* _Questions to answer_:
1. Answer these questions from the AI model types reference below:
(a) Which examples does it give for the encoder-decoder family?
(b) What is named as the best fit for search / RAG?
(c) What does it say the GAN family does?
2. For each statement, say whether it agrees with the AI model types reference below. Answer yes or no and quote the deciding words.
(a) Whisper is listed as an example of an audio transformer.
(b) A diffusion model is given as the best fit for detecting objects.
(c) Encoder-only models are described as doing autoregressive generation.

* _Text passage_:
┄┄┄┄┄┄┄┄┄┄┄┄┄┄┄┄┄┄┄┄
AI Model Types
Categories of modern AI models — when to use an LLM vs diffusion vs classifier vs RL agent.
Reference
By architecture
| Family | What it does | Examples |
|---|---|---|
| Transformer LLM | Generate / classify text | GPT, Claude, Llama, Gemini |
| Encoder-only | Classify, extract, embed | BERT, RoBERTa, DeBERTa |
| Decoder-only | Autoregressive generation | GPT family, Llama |
| Encoder-decoder | Translation, summarization | T5, BART, Flan-T5 |
| Vision Transformer (ViT) | Image classification | ViT-L/14, DINOv2 |
| CNN | Image / dense prediction | ResNet, EfficientNet, YOLO |
| Diffusion | Generate images / video | Stable Diffusion, FLUX, Sora |
| GAN | Generate images (legacy) | StyleGAN, CycleGAN |
| VAE | Representation learning | VQ-VAE |
| Audio transformer | Speech, music | Whisper, MusicGen |
| Graph NN | Molecules, social graphs | GraphSAGE, GAT |
| Reinforcement learning | Decision making | DQN, PPO, AlphaZero |
| Multimodal | Vision + language + more | CLIP, GPT-4o, Gemini |
By task
| Task | Best fit |
|---|---|
| Classify short text | Fine-tuned BERT or small LLM |
| Generate / reason / chat | Instruction-tuned LLM |
| Summarize | LLM or T5 variant |
| Translate | Encoder-decoder or LLM |
| Extract structured data | LLM with function-calling / JSON mode |
| Search / RAG | Dense embedding + vector DB |
| Generate images | Diffusion model |
| Detect objects | YOLO / DETR / SAM |
| Transcribe speech | Whisper / Wav2Vec2 |
| Play a game | RL (PPO, AlphaZero-style) |
Last updated:
┄┄┄┄┄┄┄┄┄┄┄┄┄┄┄┄┄┄┄┄
* _Dataset content_:
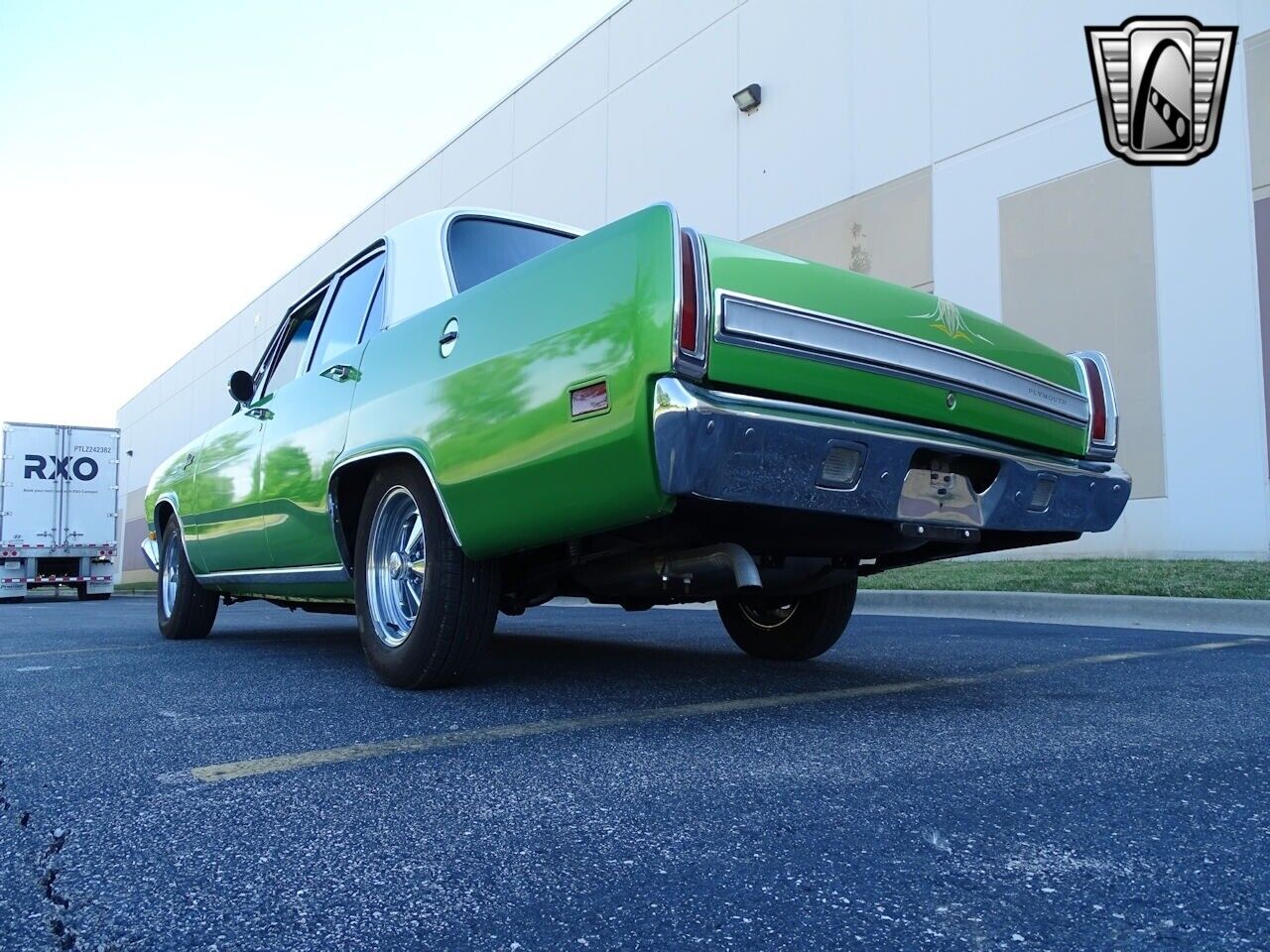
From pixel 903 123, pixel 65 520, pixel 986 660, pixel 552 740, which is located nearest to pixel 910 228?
pixel 903 123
┄┄┄┄┄┄┄┄┄┄┄┄┄┄┄┄┄┄┄┄
* _Answers to the problems_:
1.
(a) T5, BART, Flan-T5
(b) Dense embedding + vector DB
(c) Generate images (legacy)

2.
(a) Yes: "Audio transformer | Speech, music | Whisper, MusicGen"
(b) No: "Detect objects | YOLO / DETR / SAM"
(c) No: "Encoder-only | Classify, extract, embed"